> **Text excerpt**
Emerging growth company ☐
If an emerging growth company, indicate by check mark if the registrant has elected not to use the extended transition period for complying with any new or revised financial accounting standards provided pursuant to Section 13(a) of the Exchange Act. ☐
Item 5.02. Departure of Directors or Certain Officers; Election of Directors; Appointment of Certain Officers; Compensatory Arrangements of Certain Officers.
On February 13, 2019, the Board of Trustees (the “Board”) of Pebblebrook Hotel Trust (the “Company”) approved, as recommended by the Compensation Committee of the Board (the “Compensation Committee”), compensatory arrangements in which the executive officers of the Company will participate for 2019.
For 2019, the Compensation Committee and the Board determined that compensation for each executive will consist of: (i) an annual cash base salary; (ii) an annual cash bonus incentive award under the Company’s 2009 Equity Incentive Plan, as amended and restated effective July 10, 2012, as amended (the “Plan”); and (iii) awards of long-term equity-based compensation under the Plan. The awards of long-term equity-based compensation consist of restricted common shares of beneficial interest of the Company, $0.01 par value per share (“Common Shares”), and performance units. The restricted Common Shares are subject to pro rata time-based vesting provisions over a three-year period beginning January 1, 2020. The performance units are subject to performance-based vesting over a three-year performance period and will vest, if at all, after January 1, 2022 only if certain enumerated performance objectives are achieved. If vested, the performance units will be settled in the form of Common Shares, pursuant to the Plan. Of the long-term equity-based compensation awarded to each executive officer, 40% is in the form of restricted Common Shares subject to pro rata time-based vesting and 60% is in the form of performance units subject to performance-based vesting.

> **Task item**
In the filing excerpt, what percentage of each executive officer's long-term equity-based compensation is in the form of performance units?

> **Given data**
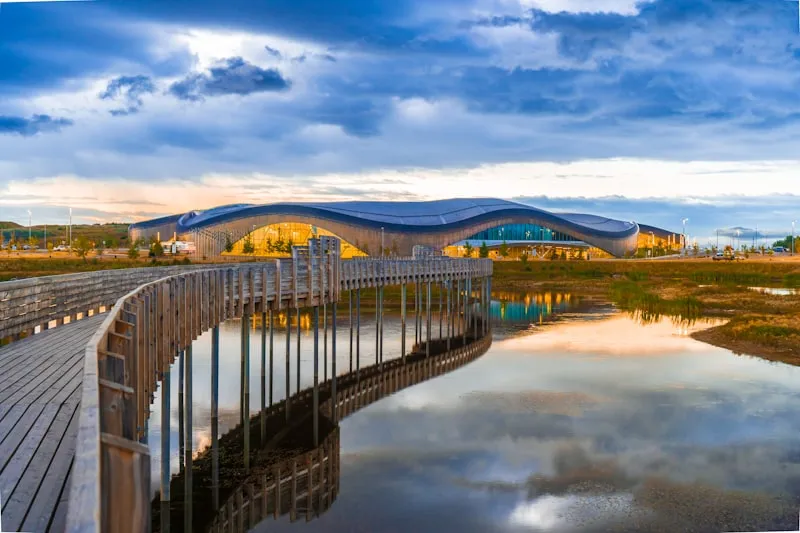 Puente sobre el río en Calgary en Canadá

> **Output for this exercise**
60%